Task prompt | In the passage on Fourme d'Ambert cheese, starting at "Fourme d’Ambert cheese is" and ending at "quarts) of milk.", rewrite that span with "anise" swapped for "licorice".

Fourme d’Ambert cheese is a blue cheese made in the French départements of Loire and Puy-de-Dôme, and in the Cantal region of eastern Auvergne, around Saint-Flour.
It is creamy, with a milder and less salty taste than many other blue cheeses. Some people think they detect a touch of anise in the taste; others say they taste nuts and mushrooms.
Fourme d’Ambert cheese has a rough, greyish crust mottled with brownish-red or yellow patches. Bluish-green veins of mould forms in disconnected spots inside the cheese.
It is made in cylinder shapes (or drum-shapes, if you prefer) that are about 19 – 20 cm (8 inches) tall, and 13 cm (5 inches) wide. Each cheese weighs about 1.8 kg (4 pounds) and requires about 25 litres (26 US quarts) of milk.
The milk used is raw milk from Montbéliardes cows. The milk is heated to 32 C (90 F), then curdled by the addition of calf’s rennet. Penicillium glaucum bacteria is added at the same time. The curd is cut, and stirred for about an hour with the temperature not raised any further. The curd is then put into moulds, but not pressed, and allowed to drain for 24 hours. Then the moulded cheeses are salted. There are some makers who instead of salting the outsides of the moulded cheeses prefer to submerse the moulded cheese in brine; still others prefer to put the salt right in the curd mixture.

Records shown |
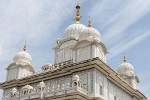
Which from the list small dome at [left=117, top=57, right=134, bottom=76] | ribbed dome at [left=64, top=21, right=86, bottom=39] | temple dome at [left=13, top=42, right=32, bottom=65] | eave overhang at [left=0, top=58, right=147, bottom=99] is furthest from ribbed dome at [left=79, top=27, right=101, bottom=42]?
temple dome at [left=13, top=42, right=32, bottom=65]

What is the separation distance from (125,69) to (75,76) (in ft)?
41.2

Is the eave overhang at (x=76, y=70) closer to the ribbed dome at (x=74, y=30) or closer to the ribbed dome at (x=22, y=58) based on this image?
the ribbed dome at (x=22, y=58)

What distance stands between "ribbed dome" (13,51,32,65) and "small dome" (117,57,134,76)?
470 inches

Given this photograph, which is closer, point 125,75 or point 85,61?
point 85,61

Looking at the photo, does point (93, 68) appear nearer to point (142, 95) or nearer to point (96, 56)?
point (96, 56)

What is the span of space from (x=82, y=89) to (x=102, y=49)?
5.91 m

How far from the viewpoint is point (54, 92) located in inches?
1024

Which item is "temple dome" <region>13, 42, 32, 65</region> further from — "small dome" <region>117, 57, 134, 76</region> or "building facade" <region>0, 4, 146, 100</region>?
"small dome" <region>117, 57, 134, 76</region>

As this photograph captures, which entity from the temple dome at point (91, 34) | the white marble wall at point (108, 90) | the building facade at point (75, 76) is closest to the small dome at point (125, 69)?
the building facade at point (75, 76)

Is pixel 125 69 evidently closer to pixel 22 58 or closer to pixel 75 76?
pixel 75 76

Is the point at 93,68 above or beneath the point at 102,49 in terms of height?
beneath

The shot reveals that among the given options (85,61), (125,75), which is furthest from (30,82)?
(125,75)

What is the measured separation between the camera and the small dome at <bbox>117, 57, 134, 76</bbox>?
119 feet

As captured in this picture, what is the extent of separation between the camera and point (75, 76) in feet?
85.9
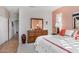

Problem solution |
Fourme d’Ambert cheese is a blue cheese made in the French départements of Loire and Puy-de-Dôme, and in the Cantal region of eastern Auvergne, around Saint-Flour.
It is creamy, with a milder and less salty taste than many other blue cheeses. Some people think they detect a touch of licorice in the taste; others say they taste nuts and mushrooms.
Fourme d’Ambert cheese has a rough, greyish crust mottled with brownish-red or yellow patches. Bluish-green veins of mould forms in disconnected spots inside the cheese.
It is made in cylinder shapes (or drum-shapes, if you prefer) that are about 19 – 20 cm (8 inches) tall, and 13 cm (5 inches) wide. Each cheese weighs about 1.8 kg (4 pounds) and requires about 25 litres (26 US quarts) of milk.